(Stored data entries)
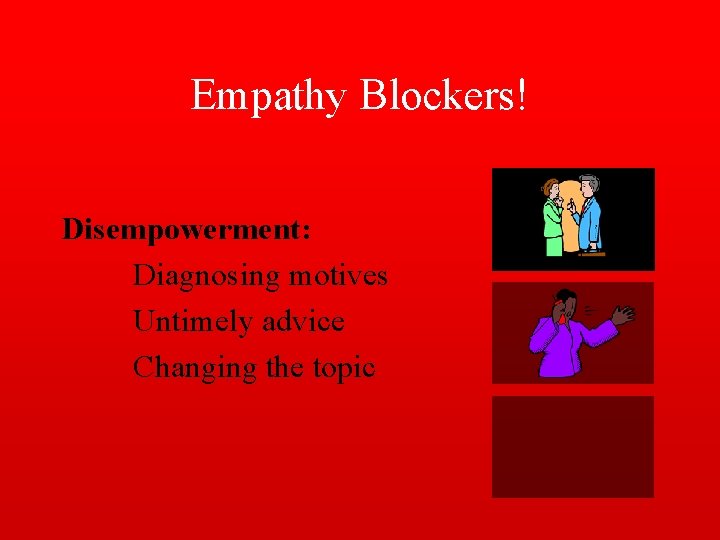 Empathy Blockers!

Disempowerment:

Diagnosing motives

Untimely advice

Changing the topic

• _Exercise prompt_
Go through the entries and retype each one exactly, skipping any image.

• _Finished exercise_
 Empathy Blockers!

Disempowerment:

Diagnosing motives

Untimely advice

Changing the topic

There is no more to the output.